What is new in this handbook?
- product name: SafeShare Audit is the name of this bundle.
- new red thread: first analyze and explain, then make decisions at the end
- new language: categories such as campaign tracking, click IDs, partner, coupon, redirect context, and unclear parameters are now central
- less mode-first thinking: do not start with checkboxes; first understand what is attached to the link
- audit report: the report documents what was found, removed, and deliberately kept in a traceable way
- honest limits: SafeShare Audit works on the link itself, does not make you anonymous, and does not replace a full tracker blocker
Handbook state: 2026-06-09
Contents
- 1) What SafeShare Audit is
- 2) Quick start
- 3) The audit flow
- 4) Understanding categories
- 5) Recognizing link types
- 6) Link parts in detail
- 7) Set decisions at the end
- 8) Understanding the result card
- 9) Practical examples
- 10) Audit report
- 11) Limits of SafeShare Audit
- 12) Troubleshooting
- 13) FAQ
- License
1) What SafeShare Audit is
SafeShare Audit is a local tool for reviewing outgoing links.
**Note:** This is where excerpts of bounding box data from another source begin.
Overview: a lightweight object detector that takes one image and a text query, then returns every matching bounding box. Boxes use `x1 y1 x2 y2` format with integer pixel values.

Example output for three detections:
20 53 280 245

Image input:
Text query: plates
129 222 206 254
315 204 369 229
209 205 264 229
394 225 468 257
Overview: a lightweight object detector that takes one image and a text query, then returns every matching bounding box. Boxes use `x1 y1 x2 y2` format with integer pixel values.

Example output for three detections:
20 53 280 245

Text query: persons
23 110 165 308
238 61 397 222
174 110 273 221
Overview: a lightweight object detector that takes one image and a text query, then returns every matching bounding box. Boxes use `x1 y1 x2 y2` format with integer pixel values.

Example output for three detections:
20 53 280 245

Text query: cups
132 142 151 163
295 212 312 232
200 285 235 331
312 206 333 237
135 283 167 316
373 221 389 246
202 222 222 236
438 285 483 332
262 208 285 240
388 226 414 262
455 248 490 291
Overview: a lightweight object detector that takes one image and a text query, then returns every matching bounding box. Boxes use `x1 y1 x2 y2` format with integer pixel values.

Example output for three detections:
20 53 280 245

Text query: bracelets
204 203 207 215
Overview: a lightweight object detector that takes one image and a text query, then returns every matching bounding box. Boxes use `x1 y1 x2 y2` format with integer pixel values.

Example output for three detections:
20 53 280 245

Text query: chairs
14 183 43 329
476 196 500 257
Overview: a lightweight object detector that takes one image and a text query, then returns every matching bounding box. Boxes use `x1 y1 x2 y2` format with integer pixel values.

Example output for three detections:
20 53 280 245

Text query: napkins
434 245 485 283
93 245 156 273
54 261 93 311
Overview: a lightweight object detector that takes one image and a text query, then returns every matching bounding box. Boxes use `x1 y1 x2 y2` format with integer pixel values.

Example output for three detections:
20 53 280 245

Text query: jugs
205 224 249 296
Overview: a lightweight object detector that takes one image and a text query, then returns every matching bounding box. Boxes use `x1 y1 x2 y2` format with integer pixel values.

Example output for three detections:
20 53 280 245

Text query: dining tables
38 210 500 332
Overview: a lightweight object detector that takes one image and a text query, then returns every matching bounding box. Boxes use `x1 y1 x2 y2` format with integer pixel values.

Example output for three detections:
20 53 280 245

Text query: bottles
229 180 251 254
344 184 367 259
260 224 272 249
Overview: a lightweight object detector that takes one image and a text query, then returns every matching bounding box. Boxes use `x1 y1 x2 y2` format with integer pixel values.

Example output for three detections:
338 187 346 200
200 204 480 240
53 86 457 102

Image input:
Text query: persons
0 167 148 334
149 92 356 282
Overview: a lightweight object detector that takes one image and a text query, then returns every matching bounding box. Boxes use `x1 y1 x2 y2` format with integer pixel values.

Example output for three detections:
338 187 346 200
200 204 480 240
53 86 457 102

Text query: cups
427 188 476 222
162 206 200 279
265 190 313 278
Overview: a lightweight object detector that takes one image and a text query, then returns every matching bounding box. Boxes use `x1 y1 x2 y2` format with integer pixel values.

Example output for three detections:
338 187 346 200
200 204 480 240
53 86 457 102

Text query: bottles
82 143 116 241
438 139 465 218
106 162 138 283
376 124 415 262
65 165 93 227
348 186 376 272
It helps you see what is inside a link, what is likely ballast, what may be functional, and what should be decided consciously.
What SafeShare Audit actually does
- reviews visible parts of a link directly in your browser
- recognizes typical link types such as web link, shop link, social link, redirect wrapper, shortlink, file link, image link, or video link
- groups link additions into understandable categories
- explains whether something is more likely measurement, click attribution, partner context, coupon, function, or an unclear extra
- shows the explanation first and lets you decide consciously afterward
- creates a cleaned link and an audit report
What SafeShare Audit is not
- not an anonymization tool
- not a VPN
- not a full tracker blocker
- not a tool for adding tracking parameters
- not a promise that the target page itself will not track
- not a magical filter that knows every special case in the world perfectly
Why Audit is more than quick cleaning
A normal link cleaner often gives you only a shorter result. SafeShare Audit also explains what happened: Which parts were recognized? What did they mean? What was removed? What was deliberately kept? Why was SafeShare cautious?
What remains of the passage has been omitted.